What you find is a snake in the grass with boundary issues. You put too much trust in too fast without a well thought out safety net and in October of 2023 your blooming season comes to a close all at once in a flurry of tears and self loathing. The world comes crashing down around you and the rose colored glasses come off to reveal all the red flags that just looked like flags before.
You are bereft, inconsolable. This wound opens up old wounds and they demand to be felt all at once. They will not be denied.
You backslide, completely losing yourself and your progress. You gain back at least half the 70 that you lost (as much a form of self mutilation and punishment as anything else). You feel like a total failure – that you have let down everyone who ever stopped to believe in you for even a moment. You have betrayed their trust and good faith in you – this isn’t true of course, you’re just still learning to look back at your past chapters and not want to set the whole book on fire.

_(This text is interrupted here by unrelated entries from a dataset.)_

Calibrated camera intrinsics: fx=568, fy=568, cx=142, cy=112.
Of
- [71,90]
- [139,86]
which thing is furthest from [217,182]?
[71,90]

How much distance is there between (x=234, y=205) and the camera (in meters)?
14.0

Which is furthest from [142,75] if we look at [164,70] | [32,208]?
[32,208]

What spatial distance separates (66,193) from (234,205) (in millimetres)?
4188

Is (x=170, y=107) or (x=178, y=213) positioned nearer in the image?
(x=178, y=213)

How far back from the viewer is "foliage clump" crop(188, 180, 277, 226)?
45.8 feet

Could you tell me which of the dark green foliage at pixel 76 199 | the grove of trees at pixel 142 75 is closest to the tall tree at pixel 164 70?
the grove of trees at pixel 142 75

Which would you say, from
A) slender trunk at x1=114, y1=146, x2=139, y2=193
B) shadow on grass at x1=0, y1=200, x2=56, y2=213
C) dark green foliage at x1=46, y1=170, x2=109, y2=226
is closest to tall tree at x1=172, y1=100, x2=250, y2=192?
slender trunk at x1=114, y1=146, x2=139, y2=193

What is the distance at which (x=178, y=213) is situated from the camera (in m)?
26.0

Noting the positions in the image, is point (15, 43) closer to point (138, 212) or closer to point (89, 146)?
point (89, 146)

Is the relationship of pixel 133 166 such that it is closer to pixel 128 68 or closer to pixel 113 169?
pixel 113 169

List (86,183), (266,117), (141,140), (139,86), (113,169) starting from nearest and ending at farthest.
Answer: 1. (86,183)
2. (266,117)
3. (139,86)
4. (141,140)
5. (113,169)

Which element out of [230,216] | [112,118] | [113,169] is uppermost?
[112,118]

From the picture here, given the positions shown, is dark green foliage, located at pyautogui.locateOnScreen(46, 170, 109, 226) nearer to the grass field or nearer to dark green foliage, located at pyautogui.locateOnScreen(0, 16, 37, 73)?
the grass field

Surgery is not a pass/fail life lesson. You’re not going to be graded on it. It is a tool, a tool you can make use of or not. That choice is still up to you.
What you actually need to work on though, is the idea that who you are is not contingent on who is loving you or how heavy the scale says you are. It isn’t about your weight, your romantic other, or some set of false goods Madison Avenue has sold you about the girl who shrinks in size and is suddenly “worthy”. You need to learn to carry yourself with AUDACITY – the audacity to be who you are in the body you have while not asking for permission to take up space.
In actuality, you are learning to be the person you needed when you wee younger.
You are learning that whimsy has more to do with keeping you young than skincare or eye creams or fad diets. You are learning to be happy but also that happiness is not a perfect state of being. It is moments throughout the day that you can find some sort of stasis. You are learning that nothing hurts more than you can bear because you’ve survived 100% of your hardest days. You are learning that you can exist in this skin – scarred though it may be, both physically and metaphorically. You have weathered every storm, lived through dozens of “unprecedented events” and you’re still kicking.
Not only are you still kicking, you are trying to leave people better than when you found them. You’re trying to spread light and love and positivity while still holding space for and honoring your pain and anger because it’s all about the whole picture.
My hope is that when you look back at this letter in a few months or a year you still carry that idea and desire with you. My hope is that you learn show yourself the same kindness and grace and love you so readily offer up to everyone else. But also BOUNDARIES.
You get to set the price of admission to your life! You teach others how to treat you and while some people really do just suck you don’t have to allow them unfettered access to you and your peace.
i hope you learn to speak to yourself the way you speak to those you love. I hope you learn to embrace yourself flaws and all – but even as I write this I find it a little funny that I have hopes for you because for so long I didn’t. I couldn’t! I was so busy trying to stay alive I couldn’t see past the end of my own nose (and suffering)…. but now even on the bad days the horizon seems so vast.
Life is short but if we’re lucky it is wife with enough space for all the versions of ourselves that have ever existed and those that may come to pass.